### ABOUT THIS EXERCISE
Look below. Copy each line that has "inverse" in it.
--- RECORDS PROVIDED ---
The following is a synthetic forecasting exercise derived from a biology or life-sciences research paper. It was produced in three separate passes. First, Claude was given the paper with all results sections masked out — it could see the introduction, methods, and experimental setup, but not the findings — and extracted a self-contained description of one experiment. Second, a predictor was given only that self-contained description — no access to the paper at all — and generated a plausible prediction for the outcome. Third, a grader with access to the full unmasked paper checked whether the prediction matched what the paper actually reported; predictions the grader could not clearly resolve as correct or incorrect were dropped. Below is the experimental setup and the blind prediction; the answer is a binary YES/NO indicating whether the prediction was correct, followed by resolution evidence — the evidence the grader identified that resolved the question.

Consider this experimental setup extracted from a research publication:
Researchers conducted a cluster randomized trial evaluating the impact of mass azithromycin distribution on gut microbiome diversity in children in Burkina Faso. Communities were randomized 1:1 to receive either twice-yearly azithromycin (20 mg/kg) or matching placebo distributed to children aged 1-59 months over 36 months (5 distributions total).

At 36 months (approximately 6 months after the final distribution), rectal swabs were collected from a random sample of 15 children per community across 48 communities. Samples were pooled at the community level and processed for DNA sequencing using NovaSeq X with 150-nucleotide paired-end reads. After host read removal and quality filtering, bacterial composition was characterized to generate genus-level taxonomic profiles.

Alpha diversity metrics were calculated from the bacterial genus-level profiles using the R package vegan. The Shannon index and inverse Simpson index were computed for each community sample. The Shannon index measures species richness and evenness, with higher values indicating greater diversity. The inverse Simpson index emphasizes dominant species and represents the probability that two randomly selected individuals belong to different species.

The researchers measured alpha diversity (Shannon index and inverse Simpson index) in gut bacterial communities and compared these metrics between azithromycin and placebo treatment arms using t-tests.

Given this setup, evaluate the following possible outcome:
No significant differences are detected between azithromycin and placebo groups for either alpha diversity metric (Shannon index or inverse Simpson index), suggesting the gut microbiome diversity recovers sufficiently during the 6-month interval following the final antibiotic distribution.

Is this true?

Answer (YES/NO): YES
---
--- RECORDS PROVIDED ---
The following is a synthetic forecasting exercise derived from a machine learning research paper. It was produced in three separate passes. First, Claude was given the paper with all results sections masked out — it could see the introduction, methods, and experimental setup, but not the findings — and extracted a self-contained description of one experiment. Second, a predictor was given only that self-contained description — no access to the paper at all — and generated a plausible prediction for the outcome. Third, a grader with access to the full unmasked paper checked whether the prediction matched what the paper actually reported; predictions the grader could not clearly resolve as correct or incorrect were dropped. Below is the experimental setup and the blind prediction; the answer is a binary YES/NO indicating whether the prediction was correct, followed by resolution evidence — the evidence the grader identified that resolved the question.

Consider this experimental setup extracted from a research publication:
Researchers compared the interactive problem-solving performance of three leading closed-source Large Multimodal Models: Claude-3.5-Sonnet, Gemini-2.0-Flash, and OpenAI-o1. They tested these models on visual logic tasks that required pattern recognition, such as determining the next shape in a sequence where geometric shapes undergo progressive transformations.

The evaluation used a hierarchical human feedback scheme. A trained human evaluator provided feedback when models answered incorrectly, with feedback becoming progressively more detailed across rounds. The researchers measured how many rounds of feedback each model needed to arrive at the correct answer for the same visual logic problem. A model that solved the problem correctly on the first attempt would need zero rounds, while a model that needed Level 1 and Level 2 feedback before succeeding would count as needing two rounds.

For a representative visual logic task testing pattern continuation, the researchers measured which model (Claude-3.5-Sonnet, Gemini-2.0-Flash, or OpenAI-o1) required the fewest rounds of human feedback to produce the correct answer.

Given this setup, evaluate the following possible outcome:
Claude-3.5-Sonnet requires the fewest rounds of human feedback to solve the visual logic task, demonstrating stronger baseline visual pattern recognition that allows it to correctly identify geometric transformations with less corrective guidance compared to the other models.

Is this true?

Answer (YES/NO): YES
---
### FINISHED TASK
Alpha diversity metrics were calculated from the bacterial genus-level profiles using the R package vegan. The Shannon index and inverse Simpson index were computed for each community sample. The Shannon index measures species richness and evenness, with higher values indicating greater diversity. The inverse Simpson index emphasizes dominant species and represents the probability that two randomly selected individuals belong to different species.
The researchers measured alpha diversity (Shannon index and inverse Simpson index) in gut bacterial communities and compared these metrics between azithromycin and placebo treatment arms using t-tests.
No significant differences are detected between azithromycin and placebo groups for either alpha diversity metric (Shannon index or inverse Simpson index), suggesting the gut microbiome diversity recovers sufficiently during the 6-month interval following the final antibiotic distribution.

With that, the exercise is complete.